[ENTRIES SHOWN — start]

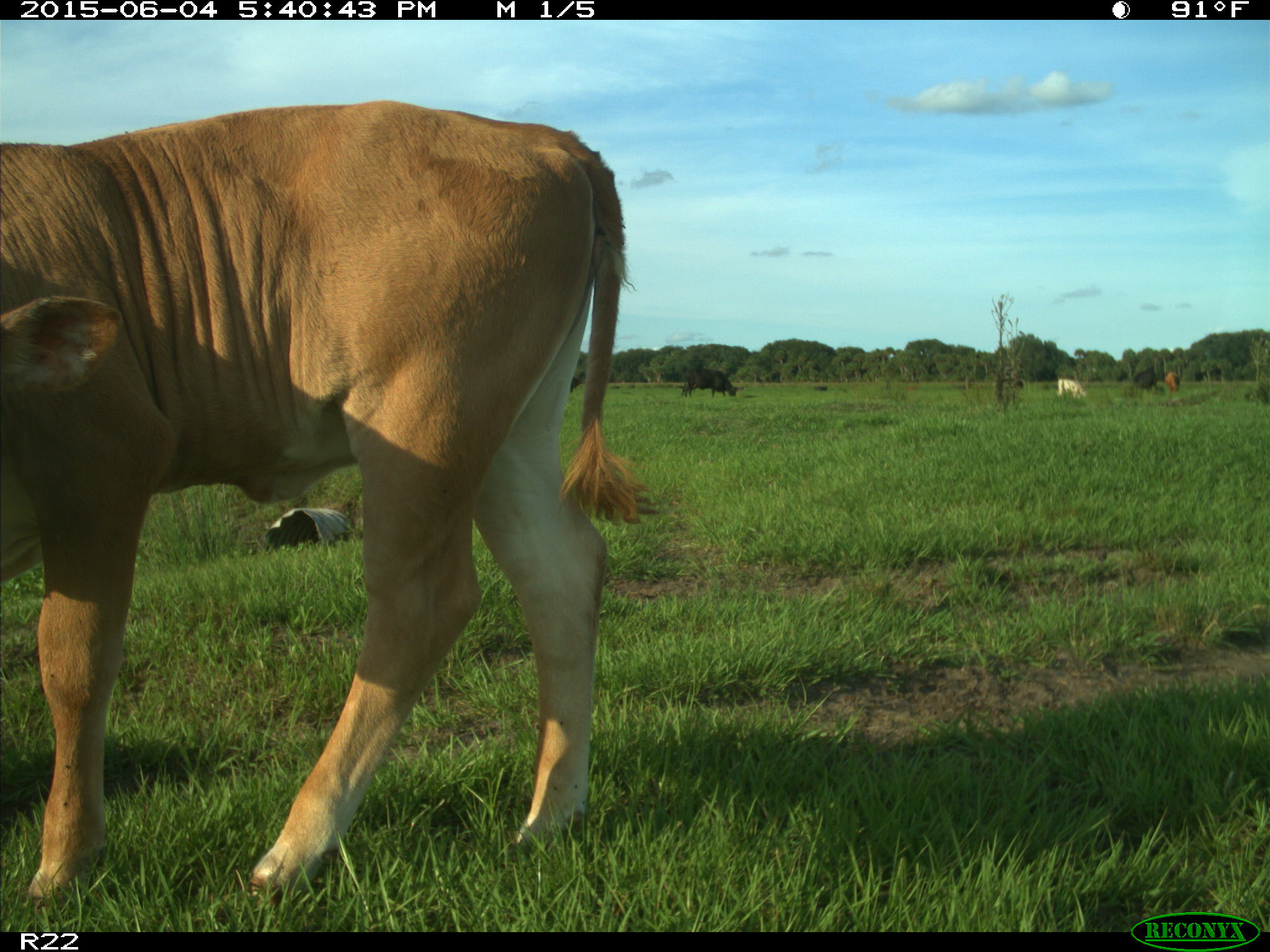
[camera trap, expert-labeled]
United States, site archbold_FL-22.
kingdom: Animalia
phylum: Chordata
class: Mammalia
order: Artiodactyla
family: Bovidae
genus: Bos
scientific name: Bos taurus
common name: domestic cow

[ENTRIES SHOWN — finish]

Copy each record exactly. Leave any images out of the copy.

● **ANSWER BOX**
[camera trap, expert-labeled]
United States, site archbold_FL-22.
kingdom: Animalia
phylum: Chordata
class: Mammalia
order: Artiodactyla
family: Bovidae
genus: Bos
scientific name: Bos taurus
common name: domestic cow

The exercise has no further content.